La versatilité de Bruxelles
Le rapport de l'UE épingle la Bulgarie pour de graves déficits en termes de respect de l'Etat de droit. Etonnement de la part de Sega au vu du satisfécit donné au pays il y a un an :
«L'an dernier, pratiquement à la même époque de l'année, la Commission européenne a fait savoir que la Bulgarie avait rempli ses obligations s'agissant de l'indépendance de la justice, de la lutte anti-corruption au plus haut niveau et des mesures visant à limiter le crime organisé. Cette semaine, on nous dit que l'Etat de droit est inopérant. Il est vrai que l'ancienne analyse fait référence à l'ancien mécanisme de coopération et de contrôle tandis que que le dernier repose sur le tout nouveau mécanisme de respect de l'Etat de droit. Mais ce détail intéressera tout au plus les archivistes. ... Les lecteurs bulgares en tirent une autre conclusion : on ne peut pas se fier aux jugements de Bruxelles.»
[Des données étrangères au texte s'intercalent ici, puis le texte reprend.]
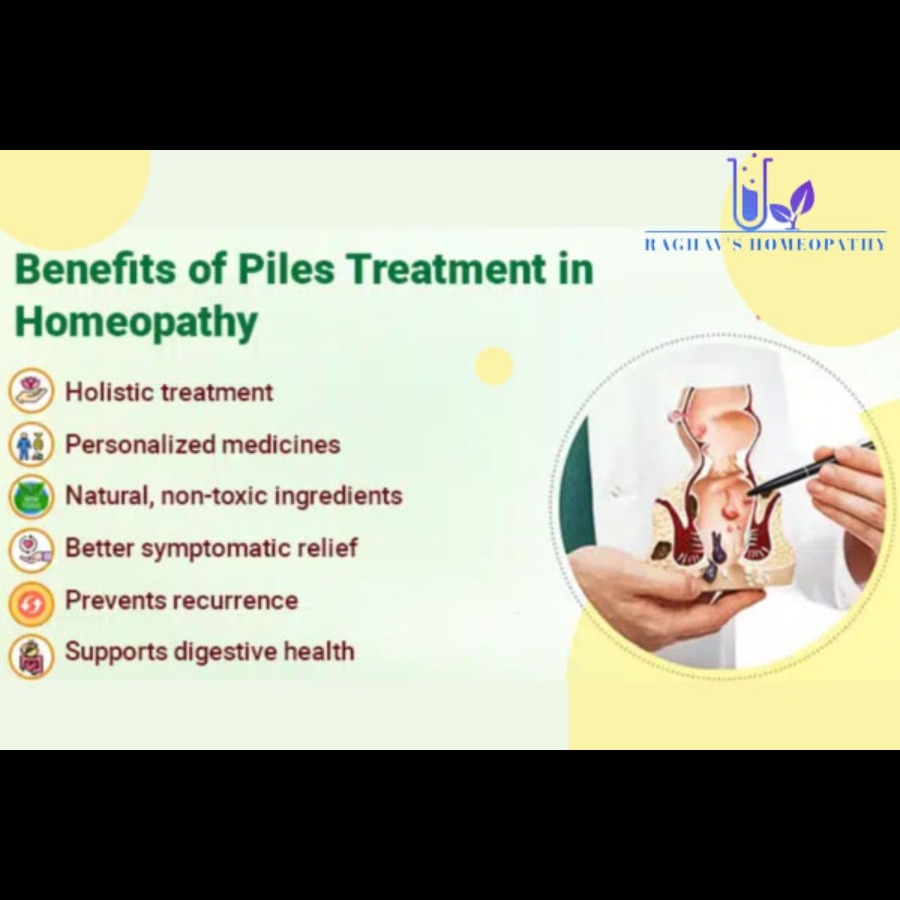 RAGHAV'S HOMEOPATHY

Benefits of Piles Treatment in Homeopathy

Holistic treatment
Personalized medicines
Natural, non-toxic ingredients
Better symptomatic relief
Prevents recurrence
Supports digestive health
Des motivations bien profanes
Andrea Bonanni, correspondant de La Repubblica à Bruxelles, redoute que les "quatre frugaux" soient en première ligne pour défendre un conditionnement de l'octroi de fonds européens au respect de l'Etat de droit :
«Sociaux-démocrates, conservateurs, verts et libéraux ont une fois de plus conditionné le versement de fonds au respect des valeurs fondamentales. Une très noble cause. Or il se trouve tout à fait par hasard que les quatre frugaux n'ont pas hésité à embrasser cette cause. Opposés à toute solidarité européenne, ils sont en revanche fermement décidés à défendre toutes les autres valeurs sur lesquelles repose l'Union. En réalité, les Néerlandais, les Autrichiens et les autres ont vu dans cette controverse au Parlement un moyen d'empêcher, ou du moins de temporiser, le marathon du budget 2021-2027. Et, du même coup, le lancement du plan d'aide... Pour la énième fois, l'Europe est prise en otage par la règle de l'unanimité.»